Il ritorno in pompa magna del maestro Francis Ford Coppola ha scatenato col suo debutto a Cannes giudizi a dir poco altalenanti. Ancora fresca di anteprima, l’imponente visione fantascientifica di una metropoli tra New York e l’antica Roma - ove l’idealismo di un architetto che intende ricostruirla dopo lo sfracello deve scontrarsi con le ambizioni di un sindaco integralista - manifesta la volontà del director di mettere a confronto il presente col passato traendone parallelismi e letture capaci di osservare più in profondità il nostro tempo.

Ciò è emerso da parte del cineasta proprio durante la sua apparizione sulla Croisette: «Quando anni fa ho detto che volevo raccontare un'epopea romana ambientata in America mi hanno chiesto il perché. Ho spiegato che gli USA sono nati dal modello della repubblica romana. Da essa hanno mutuato l'idea di una società egualitaria e gli edifici immensi. Il parallelismo tra gli Stati Uniti di oggi e l'antica Roma è visibile ovunque e il ruolo dell'artista è centrale perché pone l'accento su questi aspetti».
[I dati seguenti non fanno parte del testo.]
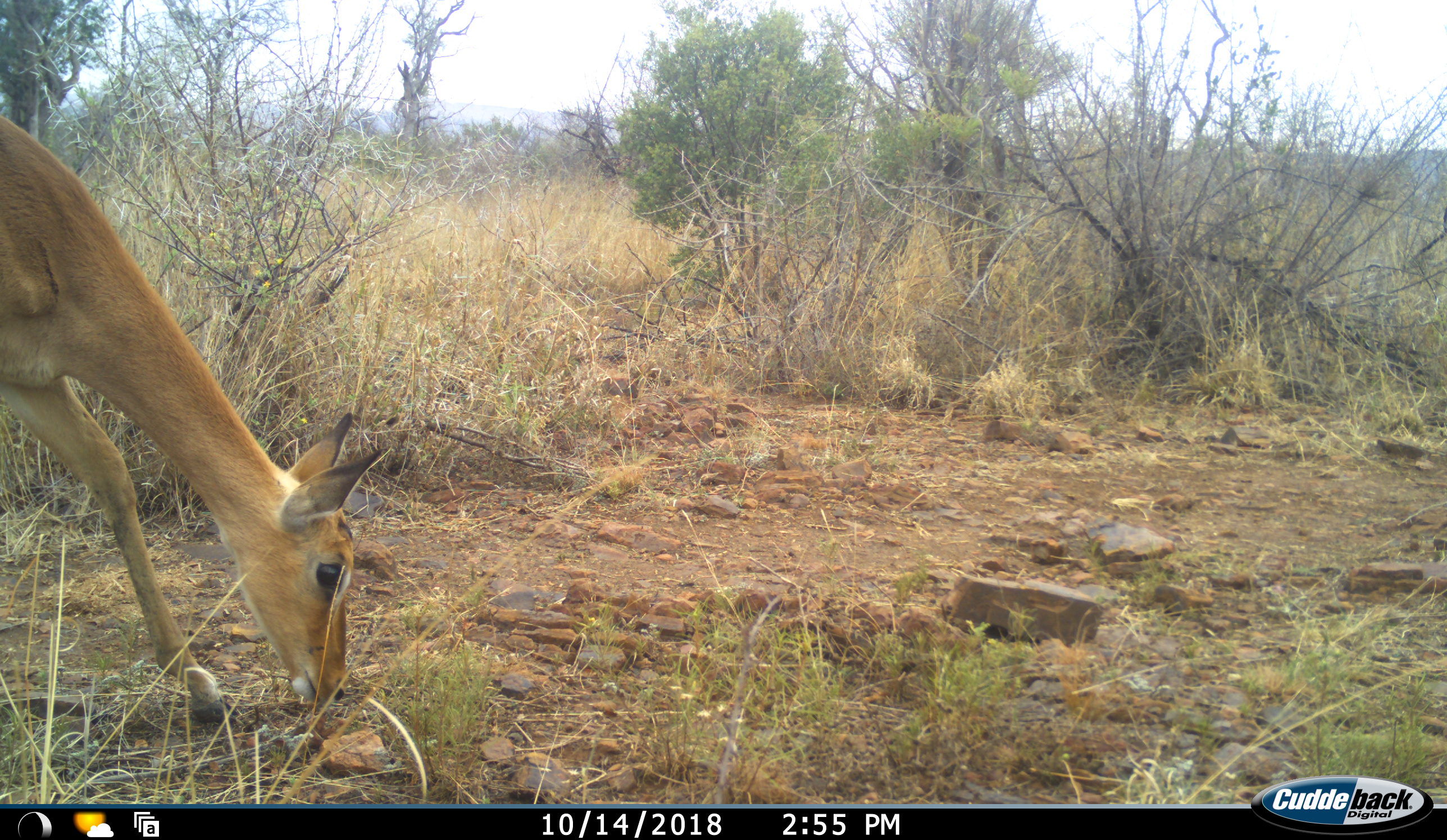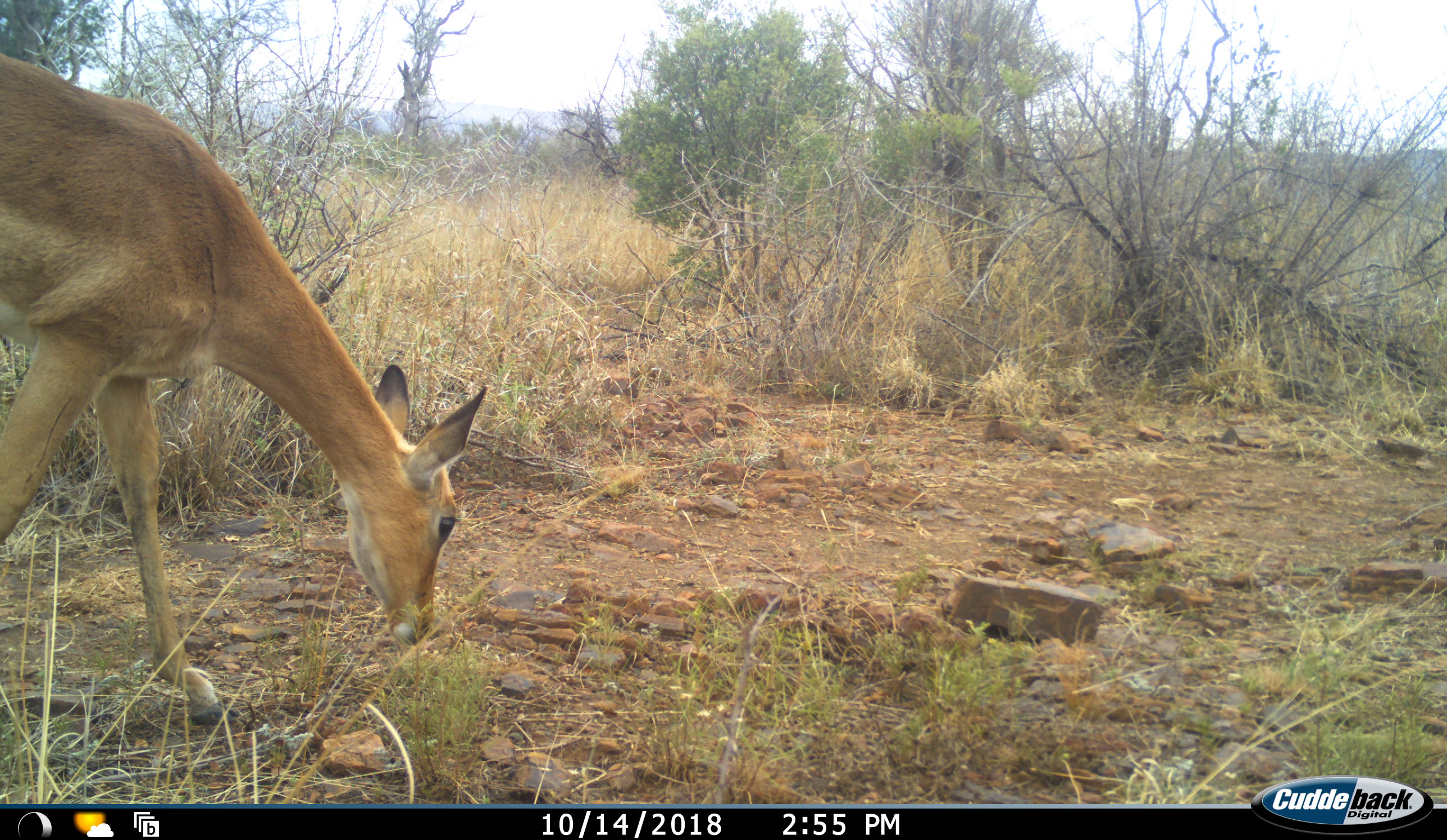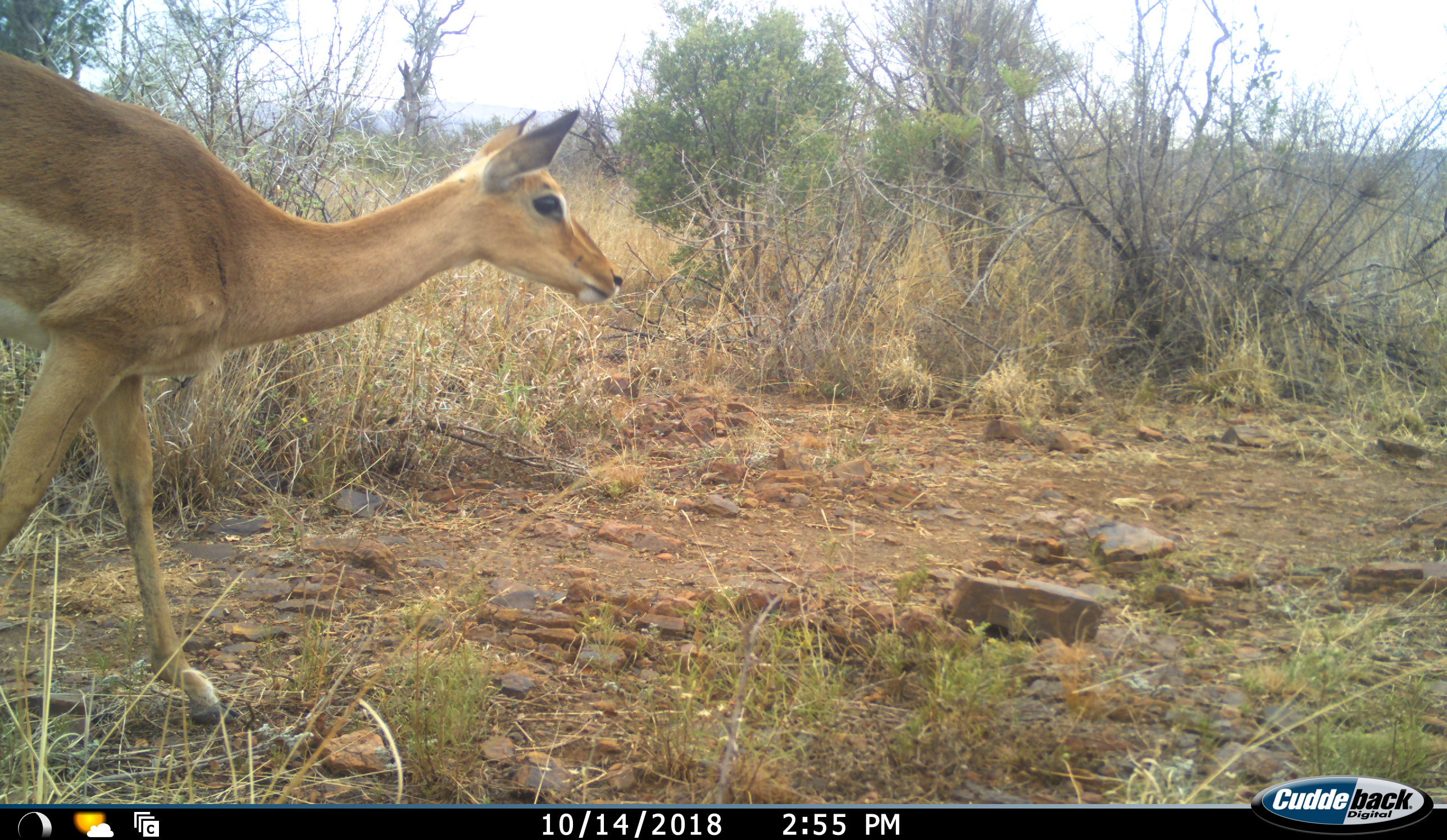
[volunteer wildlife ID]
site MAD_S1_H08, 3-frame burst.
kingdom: Animalia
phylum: Chordata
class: Mammalia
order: Artiodactyla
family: Bovidae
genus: Aepyceros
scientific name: Aepyceros melampus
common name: impala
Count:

Concertando un cast d’assoluta eccellenza, che mette insieme personalità del calibro di Adam Driver, Shia LaBeouf, Giancarlo Esposito, Laurence Fishburne e Dustin Hoffman, Coppola ha instaurato un confronto costruttivo tra differenti generazioni cinematografiche, ove ciascuno ha dato il proprio contributo col massimo della partecipazione: «Questo film è nato da una collaborazione, lo abbiamo fatto insieme. Il cinema è un'arte collettiva, da solo non avrei saputo dove mettere le mani. Oltre a fornire una bellissima performance, Adam Driver ha dato un grande contributo al montaggio. Ognuno di loro è andata oltre al proprio compito, contribuendo con generosità».

Pur con sette minuti di applausi al termine della proiezione, “Megalopolis” ha ricevuto in prima battuta appena il 28% di giudizi positivi sul sito aggregatore di recensioni Rotten Tomatoes, per attestarsi in seguito al 50% di gradimento. D’altronde lo stesso Adam Driver ha etichettato la pellicola come “indefinibile”, associandosi al commento dell’attrice Aubrey Plaza che si è espressa definendolo “un meraviglioso incubo”. Alcuni commenti della critica riterrebbero addirittura il titolo “un pasticcio insopportabile” e “il lavoro folle di un pazzo ambizioso”. A questi si associano molti altri feedback provenienti dalla stampa specializzata, come quello di Bilge Ebiri del giornale online Vulture che ha definito il film “la cosa più folle che abbia mai visto”. Matt Neglia ha parlato invece di “mega fallimento” per via dei personaggi che sembrano persi tra battute involontariamente esilaranti, in una risultante assurda e incoerente. Altrettanto tiepide le impressioni di Kyle Buchanan del New York Times, specie dinanzi allo stato di confusione che suscitano i differenti stili di recitazione degli interpreti e i loro improbabili dialoghi.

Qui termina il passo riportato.